Das alte Jahr geht in knapp drei Wochen zu Ende. Deshalb müssen wir uns schon jetzt auf neue Regelungen einstellen. Das Verkehrsministerium war für den Straßenverkehr besonders aktiv. Hier sind einige Neuerungen, die viele Verkehrsteilnehmer betreffen:
Für die Einrichtung neuer "Tempo Zonen 30" wird es für die Behörden zukünftig leichter diese zu erstellen. Schwierigkeiten gab es an Hauptstraßen. Jetzt kann ohne Umstände eine 30-Zone eingerichtet werden, wenn es dort Kindergärten, Schulen, Alteneinrichtungen oder Krankenhäuser gibt.

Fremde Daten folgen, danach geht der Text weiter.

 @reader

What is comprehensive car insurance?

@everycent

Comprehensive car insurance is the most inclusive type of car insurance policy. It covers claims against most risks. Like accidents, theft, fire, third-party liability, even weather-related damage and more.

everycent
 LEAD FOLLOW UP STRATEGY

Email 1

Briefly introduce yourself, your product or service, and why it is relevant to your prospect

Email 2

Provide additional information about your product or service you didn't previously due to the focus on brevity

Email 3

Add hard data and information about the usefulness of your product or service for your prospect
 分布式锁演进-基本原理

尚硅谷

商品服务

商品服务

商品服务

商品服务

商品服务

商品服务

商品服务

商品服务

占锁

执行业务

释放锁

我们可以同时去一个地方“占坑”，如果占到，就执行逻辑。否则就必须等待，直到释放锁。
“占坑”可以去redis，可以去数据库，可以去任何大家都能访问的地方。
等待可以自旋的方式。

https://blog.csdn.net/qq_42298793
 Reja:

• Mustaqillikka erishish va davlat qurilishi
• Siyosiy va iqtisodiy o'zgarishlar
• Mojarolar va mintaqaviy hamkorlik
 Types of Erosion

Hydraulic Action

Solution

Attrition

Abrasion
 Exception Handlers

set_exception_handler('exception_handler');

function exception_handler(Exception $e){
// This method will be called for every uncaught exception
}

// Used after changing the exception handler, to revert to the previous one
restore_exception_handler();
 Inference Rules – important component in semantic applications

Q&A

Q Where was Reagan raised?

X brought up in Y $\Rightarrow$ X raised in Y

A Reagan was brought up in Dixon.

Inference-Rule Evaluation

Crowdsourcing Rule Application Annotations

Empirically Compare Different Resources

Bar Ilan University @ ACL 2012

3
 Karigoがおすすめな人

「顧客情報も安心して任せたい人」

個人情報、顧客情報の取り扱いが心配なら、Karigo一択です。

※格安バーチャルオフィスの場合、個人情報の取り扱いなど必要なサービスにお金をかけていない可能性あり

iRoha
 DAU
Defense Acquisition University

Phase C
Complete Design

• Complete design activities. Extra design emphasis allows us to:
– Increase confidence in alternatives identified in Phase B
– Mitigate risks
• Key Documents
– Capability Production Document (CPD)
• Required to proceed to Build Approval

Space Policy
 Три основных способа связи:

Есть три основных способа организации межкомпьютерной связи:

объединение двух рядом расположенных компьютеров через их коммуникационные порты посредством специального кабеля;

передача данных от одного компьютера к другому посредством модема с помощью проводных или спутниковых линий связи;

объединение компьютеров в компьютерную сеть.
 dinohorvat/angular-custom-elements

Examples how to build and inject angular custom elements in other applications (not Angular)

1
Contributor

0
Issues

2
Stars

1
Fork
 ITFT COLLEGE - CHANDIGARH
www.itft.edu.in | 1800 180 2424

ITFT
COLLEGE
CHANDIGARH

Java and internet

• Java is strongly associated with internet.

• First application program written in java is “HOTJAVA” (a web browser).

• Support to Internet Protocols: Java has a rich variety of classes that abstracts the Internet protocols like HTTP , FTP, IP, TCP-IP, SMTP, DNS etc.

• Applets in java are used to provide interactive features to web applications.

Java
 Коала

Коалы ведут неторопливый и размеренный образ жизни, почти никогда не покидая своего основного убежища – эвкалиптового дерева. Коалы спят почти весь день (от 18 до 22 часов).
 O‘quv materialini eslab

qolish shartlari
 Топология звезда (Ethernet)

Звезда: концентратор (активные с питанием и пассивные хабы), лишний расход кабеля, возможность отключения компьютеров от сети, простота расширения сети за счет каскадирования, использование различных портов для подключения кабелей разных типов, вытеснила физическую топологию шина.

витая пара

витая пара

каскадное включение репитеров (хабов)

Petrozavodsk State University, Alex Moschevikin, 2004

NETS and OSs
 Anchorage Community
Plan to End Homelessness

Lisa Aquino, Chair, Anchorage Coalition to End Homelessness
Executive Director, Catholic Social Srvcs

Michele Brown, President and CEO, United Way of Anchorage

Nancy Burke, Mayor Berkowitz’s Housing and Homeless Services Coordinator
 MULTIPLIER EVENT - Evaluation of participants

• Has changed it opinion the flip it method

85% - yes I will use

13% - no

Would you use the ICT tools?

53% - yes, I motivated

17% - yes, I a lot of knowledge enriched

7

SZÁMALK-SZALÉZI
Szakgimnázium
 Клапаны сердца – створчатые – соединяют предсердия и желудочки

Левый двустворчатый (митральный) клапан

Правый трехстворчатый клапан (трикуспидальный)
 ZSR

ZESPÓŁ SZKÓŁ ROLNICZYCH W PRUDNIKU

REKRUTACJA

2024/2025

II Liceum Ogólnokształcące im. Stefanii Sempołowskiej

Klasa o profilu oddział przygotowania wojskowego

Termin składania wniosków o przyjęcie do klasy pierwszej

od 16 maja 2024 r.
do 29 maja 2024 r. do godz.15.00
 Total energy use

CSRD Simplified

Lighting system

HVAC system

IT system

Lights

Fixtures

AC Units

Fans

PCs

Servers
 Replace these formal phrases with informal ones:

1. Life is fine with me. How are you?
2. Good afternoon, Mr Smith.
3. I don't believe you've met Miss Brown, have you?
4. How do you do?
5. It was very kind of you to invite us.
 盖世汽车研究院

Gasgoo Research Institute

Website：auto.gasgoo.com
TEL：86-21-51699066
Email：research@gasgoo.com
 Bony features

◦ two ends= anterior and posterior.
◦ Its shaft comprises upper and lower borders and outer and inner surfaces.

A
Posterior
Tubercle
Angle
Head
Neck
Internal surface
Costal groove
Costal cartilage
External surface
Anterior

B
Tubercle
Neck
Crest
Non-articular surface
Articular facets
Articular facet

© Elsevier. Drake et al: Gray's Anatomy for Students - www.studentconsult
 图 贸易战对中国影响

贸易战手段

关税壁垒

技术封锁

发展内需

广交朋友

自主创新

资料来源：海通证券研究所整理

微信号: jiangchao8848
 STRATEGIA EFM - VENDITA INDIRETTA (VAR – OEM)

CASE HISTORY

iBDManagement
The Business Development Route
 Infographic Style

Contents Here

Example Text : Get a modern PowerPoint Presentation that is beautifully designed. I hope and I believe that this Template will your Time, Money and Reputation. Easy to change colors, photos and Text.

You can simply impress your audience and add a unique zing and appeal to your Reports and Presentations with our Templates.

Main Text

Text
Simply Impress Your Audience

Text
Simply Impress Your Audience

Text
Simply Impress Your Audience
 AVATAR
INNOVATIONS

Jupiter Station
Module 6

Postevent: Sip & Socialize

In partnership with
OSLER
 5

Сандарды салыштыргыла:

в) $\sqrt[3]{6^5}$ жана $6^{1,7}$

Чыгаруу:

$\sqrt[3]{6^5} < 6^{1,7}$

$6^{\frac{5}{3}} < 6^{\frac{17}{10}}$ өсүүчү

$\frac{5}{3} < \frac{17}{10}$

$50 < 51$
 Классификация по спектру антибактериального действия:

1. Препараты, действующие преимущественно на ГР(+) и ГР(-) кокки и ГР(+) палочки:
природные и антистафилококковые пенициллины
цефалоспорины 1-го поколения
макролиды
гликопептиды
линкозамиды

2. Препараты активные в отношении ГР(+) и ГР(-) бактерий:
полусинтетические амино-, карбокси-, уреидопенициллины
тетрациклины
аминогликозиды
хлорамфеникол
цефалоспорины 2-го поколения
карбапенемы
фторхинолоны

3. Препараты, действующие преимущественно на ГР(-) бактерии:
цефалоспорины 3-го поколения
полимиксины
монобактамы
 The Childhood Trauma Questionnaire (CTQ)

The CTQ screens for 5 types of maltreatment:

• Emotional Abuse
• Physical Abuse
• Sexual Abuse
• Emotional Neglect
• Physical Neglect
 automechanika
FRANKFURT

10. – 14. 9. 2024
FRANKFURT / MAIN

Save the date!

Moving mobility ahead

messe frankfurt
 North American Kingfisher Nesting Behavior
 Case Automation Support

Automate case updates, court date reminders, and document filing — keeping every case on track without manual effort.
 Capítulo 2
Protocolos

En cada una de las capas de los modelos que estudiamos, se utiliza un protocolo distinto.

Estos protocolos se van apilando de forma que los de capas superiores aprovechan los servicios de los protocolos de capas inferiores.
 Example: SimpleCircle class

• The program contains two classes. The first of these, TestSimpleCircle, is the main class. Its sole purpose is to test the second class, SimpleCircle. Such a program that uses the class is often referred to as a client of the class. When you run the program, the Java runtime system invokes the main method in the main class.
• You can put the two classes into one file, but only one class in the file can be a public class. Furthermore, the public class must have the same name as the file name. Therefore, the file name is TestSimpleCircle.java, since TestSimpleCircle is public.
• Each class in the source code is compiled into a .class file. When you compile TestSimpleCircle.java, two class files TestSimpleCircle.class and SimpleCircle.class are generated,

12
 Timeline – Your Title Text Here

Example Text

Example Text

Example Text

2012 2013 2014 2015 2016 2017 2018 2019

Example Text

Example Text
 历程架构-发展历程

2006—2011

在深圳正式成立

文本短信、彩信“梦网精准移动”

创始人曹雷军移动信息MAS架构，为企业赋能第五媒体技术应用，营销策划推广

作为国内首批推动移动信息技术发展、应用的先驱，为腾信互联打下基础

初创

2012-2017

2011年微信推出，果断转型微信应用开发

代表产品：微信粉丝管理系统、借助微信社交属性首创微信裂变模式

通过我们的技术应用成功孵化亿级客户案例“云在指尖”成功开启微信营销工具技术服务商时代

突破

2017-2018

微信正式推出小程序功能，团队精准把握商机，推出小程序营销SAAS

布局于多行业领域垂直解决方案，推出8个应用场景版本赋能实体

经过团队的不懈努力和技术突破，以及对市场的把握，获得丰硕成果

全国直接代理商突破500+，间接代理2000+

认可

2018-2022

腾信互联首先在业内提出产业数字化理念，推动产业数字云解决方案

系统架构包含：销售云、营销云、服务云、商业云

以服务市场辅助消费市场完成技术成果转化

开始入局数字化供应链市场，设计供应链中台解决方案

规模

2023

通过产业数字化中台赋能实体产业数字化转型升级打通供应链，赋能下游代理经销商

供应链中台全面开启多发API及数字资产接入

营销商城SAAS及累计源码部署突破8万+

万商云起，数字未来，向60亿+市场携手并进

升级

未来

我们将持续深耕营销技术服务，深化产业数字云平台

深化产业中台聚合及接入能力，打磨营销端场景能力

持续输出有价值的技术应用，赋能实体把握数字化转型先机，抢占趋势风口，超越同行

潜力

Rettungsgassen müssen auch für vier-spurige Straßen am äußersten rechten bis in den zweiten Streifen eingerichtet werden.
Die 5-jährige Probezeit für Giga-Liner geht zu Ende. Verkehrsminister Dobrindt meint, weil die Zeit gut verlaufen ist, Giga-Liner auf geeigneten Straßen in ganz Deutschland zuzulassen.
Bei Prüfungen steigen die TÜV-Gebühren. In der Theorie auf 11,90 Euro, für die Praxis auf 91,50 Euro.
E-Räder, die die nicht mehr als 30 Km/h fahren können, dürfen Radwege benutzen, wenn diese dafür ausgeschildert sind.
Kinder unter 8 Jahren müssen den Bürgersteig benutzen. Aufsichtsführende Eltern dürfen dies jetzt auch, wenn sie ihre Kinder begleiten.